**Aim of the task:** Write out exactly the lines of the entries below from the one holding "Missouri Dogwood Canvas Print" to the one holding "Text from cat: Me, Too", inclusive, and leave out all other lines.

**Provided information:**

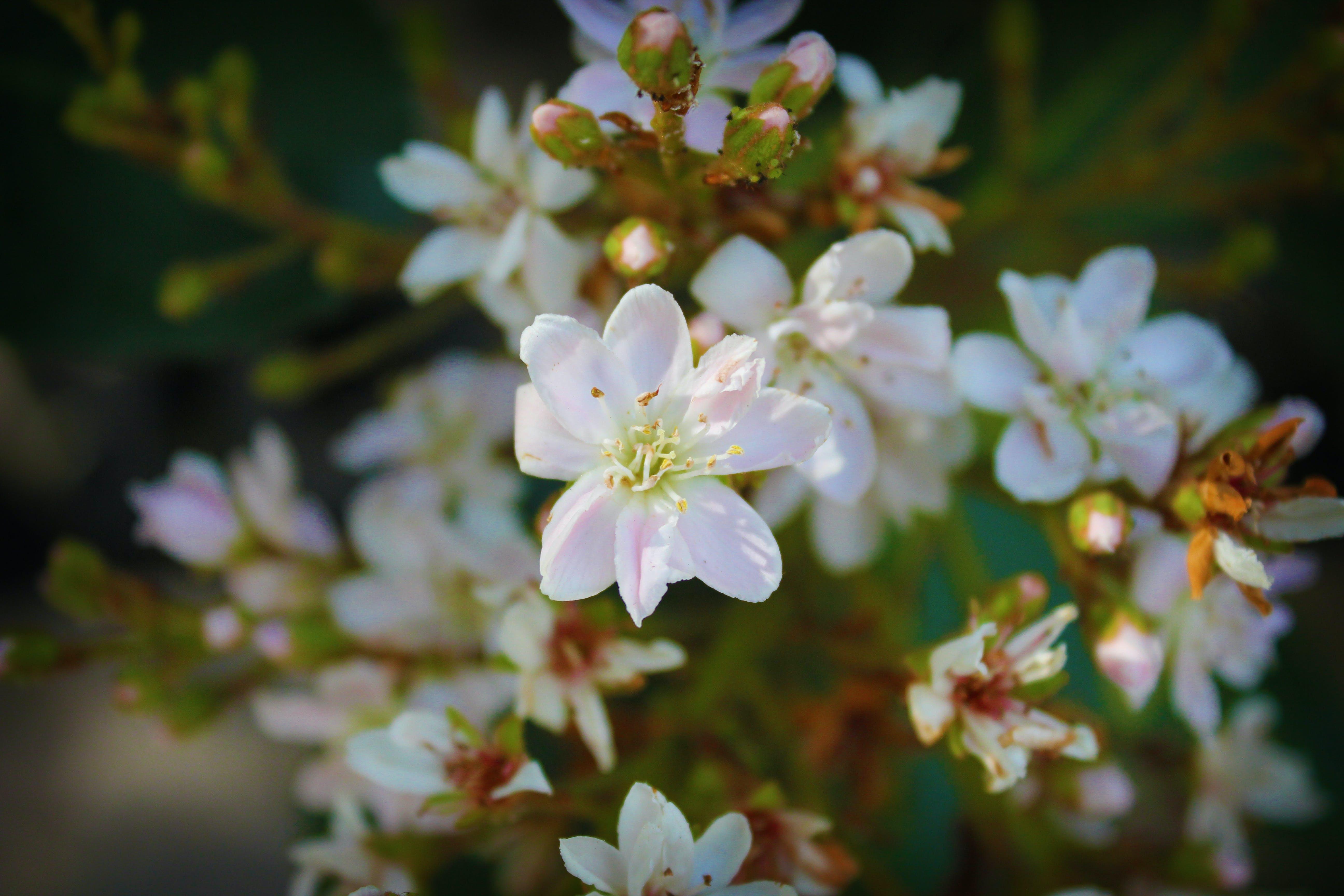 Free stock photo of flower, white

---

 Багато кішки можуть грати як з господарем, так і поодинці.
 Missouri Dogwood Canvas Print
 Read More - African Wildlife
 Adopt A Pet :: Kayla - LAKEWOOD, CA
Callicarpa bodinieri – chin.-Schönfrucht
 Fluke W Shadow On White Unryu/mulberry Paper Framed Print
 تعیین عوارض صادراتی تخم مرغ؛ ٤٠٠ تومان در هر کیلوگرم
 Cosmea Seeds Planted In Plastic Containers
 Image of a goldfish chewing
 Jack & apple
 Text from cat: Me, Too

**Answer space:**
 Missouri Dogwood Canvas Print
 Read More - African Wildlife
 Adopt A Pet :: Kayla - LAKEWOOD, CA
Callicarpa bodinieri – chin.-Schönfrucht
 Fluke W Shadow On White Unryu/mulberry Paper Framed Print
 تعیین عوارض صادراتی تخم مرغ؛ ٤٠٠ تومان در هر کیلوگرم
 Cosmea Seeds Planted In Plastic Containers
 Image of a goldfish chewing
 Jack & apple
 Text from cat: Me, Too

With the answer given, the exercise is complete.